**Your instructions:**
Among the lines of the records below, copy those that hold the word "Muntiacus".

**Supplied records:**
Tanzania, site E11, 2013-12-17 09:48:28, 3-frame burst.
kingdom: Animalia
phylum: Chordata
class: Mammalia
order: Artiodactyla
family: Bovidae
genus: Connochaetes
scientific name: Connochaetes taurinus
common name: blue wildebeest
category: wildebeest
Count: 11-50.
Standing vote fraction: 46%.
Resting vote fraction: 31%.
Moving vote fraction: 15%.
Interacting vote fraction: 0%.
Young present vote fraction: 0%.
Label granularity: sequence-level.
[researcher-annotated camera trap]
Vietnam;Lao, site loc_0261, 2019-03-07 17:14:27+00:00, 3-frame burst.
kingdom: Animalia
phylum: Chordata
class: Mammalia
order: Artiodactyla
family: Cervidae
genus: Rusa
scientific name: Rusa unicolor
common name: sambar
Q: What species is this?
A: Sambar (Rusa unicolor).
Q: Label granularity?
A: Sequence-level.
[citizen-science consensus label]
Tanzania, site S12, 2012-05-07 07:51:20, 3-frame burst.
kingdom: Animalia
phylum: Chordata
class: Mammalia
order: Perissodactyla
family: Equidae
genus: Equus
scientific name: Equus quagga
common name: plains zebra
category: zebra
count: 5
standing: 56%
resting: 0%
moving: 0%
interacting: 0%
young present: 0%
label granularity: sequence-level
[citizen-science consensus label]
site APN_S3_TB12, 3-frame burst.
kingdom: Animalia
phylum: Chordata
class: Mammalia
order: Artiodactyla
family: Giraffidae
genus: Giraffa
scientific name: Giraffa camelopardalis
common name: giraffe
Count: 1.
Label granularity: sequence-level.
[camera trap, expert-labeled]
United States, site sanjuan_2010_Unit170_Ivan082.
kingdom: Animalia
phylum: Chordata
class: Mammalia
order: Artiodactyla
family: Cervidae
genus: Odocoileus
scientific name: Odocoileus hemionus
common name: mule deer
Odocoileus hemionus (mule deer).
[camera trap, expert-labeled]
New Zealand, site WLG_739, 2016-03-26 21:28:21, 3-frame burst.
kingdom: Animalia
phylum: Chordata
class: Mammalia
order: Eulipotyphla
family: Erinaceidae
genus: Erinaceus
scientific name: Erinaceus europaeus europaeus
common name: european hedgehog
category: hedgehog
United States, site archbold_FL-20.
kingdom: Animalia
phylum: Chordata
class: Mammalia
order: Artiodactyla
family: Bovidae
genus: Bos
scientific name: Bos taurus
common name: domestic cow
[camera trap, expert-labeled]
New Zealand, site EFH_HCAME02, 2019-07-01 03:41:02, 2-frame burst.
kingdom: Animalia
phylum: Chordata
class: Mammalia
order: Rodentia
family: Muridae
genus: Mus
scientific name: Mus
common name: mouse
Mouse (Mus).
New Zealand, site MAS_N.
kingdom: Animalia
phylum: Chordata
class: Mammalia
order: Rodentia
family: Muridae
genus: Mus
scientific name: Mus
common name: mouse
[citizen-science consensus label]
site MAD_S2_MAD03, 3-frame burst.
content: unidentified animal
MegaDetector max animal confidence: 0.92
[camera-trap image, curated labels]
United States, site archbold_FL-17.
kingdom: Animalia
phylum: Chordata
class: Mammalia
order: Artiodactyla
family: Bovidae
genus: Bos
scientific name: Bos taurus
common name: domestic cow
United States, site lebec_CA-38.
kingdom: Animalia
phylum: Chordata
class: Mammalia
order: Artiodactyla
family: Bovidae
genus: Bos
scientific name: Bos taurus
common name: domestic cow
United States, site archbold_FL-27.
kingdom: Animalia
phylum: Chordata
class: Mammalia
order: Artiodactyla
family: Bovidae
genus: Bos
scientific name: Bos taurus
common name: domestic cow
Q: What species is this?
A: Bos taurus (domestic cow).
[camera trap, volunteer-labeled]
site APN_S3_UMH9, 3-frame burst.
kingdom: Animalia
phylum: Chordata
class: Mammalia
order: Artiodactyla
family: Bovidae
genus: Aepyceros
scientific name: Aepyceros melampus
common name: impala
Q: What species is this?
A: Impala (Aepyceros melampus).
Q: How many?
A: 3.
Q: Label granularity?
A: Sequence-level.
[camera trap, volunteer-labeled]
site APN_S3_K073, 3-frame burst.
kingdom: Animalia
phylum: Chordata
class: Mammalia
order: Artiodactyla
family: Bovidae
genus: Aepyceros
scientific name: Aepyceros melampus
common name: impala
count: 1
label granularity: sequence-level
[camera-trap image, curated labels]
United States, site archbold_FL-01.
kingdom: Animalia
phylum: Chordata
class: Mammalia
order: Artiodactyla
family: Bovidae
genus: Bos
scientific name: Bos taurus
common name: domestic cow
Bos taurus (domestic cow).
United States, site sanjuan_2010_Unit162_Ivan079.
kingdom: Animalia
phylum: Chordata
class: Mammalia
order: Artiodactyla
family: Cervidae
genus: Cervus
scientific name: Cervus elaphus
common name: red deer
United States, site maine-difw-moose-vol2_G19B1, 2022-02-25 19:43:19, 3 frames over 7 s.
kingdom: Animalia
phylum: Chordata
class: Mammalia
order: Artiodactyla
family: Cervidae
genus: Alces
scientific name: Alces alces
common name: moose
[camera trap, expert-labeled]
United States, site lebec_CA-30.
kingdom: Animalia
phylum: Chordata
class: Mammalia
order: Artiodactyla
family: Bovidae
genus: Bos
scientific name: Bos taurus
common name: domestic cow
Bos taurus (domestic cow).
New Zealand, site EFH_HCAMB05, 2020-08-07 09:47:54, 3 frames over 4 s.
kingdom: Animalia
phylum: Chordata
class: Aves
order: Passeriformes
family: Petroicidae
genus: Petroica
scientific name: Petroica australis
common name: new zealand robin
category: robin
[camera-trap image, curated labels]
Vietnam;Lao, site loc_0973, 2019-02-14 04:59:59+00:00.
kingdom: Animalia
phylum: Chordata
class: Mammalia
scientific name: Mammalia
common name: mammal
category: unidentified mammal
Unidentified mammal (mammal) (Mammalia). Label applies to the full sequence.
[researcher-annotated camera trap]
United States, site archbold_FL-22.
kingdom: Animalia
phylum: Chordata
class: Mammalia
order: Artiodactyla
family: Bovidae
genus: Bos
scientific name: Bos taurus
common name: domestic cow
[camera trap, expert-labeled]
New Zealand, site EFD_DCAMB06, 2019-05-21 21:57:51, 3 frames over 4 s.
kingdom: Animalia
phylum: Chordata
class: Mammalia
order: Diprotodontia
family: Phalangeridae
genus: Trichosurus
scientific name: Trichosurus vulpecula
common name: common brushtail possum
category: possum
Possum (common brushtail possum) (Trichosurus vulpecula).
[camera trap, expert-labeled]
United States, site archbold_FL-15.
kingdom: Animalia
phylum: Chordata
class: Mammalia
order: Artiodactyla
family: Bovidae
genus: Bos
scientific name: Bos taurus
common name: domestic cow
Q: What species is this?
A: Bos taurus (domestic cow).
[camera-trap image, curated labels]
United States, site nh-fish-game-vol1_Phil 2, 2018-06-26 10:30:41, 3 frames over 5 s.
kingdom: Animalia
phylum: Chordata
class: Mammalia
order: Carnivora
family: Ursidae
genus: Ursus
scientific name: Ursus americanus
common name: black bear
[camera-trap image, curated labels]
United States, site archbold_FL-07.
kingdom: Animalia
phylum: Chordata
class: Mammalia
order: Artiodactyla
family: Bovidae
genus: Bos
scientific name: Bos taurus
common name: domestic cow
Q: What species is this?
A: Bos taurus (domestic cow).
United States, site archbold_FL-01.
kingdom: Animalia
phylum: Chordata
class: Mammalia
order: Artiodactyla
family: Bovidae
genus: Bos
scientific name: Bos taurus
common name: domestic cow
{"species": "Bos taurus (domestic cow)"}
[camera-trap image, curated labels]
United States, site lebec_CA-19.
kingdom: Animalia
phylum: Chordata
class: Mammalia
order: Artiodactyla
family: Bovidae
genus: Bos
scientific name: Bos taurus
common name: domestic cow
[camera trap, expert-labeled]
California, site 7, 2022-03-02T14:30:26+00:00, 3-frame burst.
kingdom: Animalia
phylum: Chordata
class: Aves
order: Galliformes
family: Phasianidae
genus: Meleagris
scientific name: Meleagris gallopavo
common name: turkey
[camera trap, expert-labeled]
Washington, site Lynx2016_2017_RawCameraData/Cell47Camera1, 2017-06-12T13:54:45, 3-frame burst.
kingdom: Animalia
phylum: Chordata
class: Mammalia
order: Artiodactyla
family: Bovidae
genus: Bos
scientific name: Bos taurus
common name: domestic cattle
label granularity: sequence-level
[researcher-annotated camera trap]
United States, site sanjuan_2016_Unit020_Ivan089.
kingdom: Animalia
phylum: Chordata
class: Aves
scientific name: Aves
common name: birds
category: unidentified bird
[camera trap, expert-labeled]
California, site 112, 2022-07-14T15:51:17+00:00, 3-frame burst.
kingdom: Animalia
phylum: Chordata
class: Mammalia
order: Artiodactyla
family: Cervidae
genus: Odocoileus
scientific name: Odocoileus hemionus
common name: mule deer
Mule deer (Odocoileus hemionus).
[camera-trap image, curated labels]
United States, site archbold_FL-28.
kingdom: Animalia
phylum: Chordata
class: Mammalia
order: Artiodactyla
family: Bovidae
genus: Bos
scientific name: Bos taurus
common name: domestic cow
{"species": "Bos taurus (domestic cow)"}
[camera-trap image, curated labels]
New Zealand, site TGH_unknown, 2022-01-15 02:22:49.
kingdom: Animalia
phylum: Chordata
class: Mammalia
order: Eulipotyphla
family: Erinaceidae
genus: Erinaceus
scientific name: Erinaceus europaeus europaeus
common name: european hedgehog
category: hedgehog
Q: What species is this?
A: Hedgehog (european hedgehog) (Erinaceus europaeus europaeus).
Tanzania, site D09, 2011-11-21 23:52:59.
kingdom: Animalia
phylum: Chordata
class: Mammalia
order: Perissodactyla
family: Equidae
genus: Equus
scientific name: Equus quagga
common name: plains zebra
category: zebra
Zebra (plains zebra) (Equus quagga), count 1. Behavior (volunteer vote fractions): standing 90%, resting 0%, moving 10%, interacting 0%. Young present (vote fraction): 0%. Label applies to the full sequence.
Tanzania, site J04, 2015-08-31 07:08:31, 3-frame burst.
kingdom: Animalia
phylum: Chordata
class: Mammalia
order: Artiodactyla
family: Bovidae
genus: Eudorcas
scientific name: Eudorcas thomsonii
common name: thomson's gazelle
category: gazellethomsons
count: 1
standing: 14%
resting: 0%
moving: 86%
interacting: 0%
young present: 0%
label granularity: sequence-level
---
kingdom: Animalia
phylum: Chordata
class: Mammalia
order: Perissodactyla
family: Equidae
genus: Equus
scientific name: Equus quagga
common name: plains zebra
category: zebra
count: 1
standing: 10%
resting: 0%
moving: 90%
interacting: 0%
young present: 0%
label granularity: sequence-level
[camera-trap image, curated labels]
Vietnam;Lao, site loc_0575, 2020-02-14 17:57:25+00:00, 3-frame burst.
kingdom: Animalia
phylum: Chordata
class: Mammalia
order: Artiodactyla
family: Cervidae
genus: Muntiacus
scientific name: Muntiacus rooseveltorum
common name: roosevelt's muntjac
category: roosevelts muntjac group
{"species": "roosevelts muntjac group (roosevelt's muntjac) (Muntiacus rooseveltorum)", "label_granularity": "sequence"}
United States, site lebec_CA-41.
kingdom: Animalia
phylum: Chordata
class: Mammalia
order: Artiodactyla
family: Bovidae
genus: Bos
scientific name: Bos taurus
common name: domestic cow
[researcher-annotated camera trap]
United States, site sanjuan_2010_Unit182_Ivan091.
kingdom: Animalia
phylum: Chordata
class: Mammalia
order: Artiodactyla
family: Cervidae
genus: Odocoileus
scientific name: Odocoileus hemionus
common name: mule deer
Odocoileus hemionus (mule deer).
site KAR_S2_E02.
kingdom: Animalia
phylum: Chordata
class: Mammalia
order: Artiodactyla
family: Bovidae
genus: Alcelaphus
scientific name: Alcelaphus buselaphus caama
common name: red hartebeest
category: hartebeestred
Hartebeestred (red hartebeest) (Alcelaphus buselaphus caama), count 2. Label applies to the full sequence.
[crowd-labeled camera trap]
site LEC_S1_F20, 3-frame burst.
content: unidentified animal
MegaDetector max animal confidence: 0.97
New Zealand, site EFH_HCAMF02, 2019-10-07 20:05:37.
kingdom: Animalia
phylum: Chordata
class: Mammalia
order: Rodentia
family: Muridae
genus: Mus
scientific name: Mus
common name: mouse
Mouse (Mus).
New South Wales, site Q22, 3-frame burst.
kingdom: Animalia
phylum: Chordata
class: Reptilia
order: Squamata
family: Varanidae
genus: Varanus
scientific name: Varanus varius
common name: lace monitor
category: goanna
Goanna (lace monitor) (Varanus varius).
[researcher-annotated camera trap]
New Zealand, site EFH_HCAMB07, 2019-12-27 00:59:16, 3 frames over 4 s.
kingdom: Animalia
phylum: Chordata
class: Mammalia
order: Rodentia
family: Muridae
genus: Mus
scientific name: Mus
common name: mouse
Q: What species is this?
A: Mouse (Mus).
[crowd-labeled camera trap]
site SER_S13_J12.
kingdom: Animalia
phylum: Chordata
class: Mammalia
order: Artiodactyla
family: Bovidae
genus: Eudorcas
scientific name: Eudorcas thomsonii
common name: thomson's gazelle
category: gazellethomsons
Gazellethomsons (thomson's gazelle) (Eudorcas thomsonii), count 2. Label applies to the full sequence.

**Response for this exercise:**
genus: Muntiacus
scientific name: Muntiacus rooseveltorum
{"species": "roosevelts muntjac group (roosevelt's muntjac) (Muntiacus rooseveltorum)", "label_granularity": "sequence"}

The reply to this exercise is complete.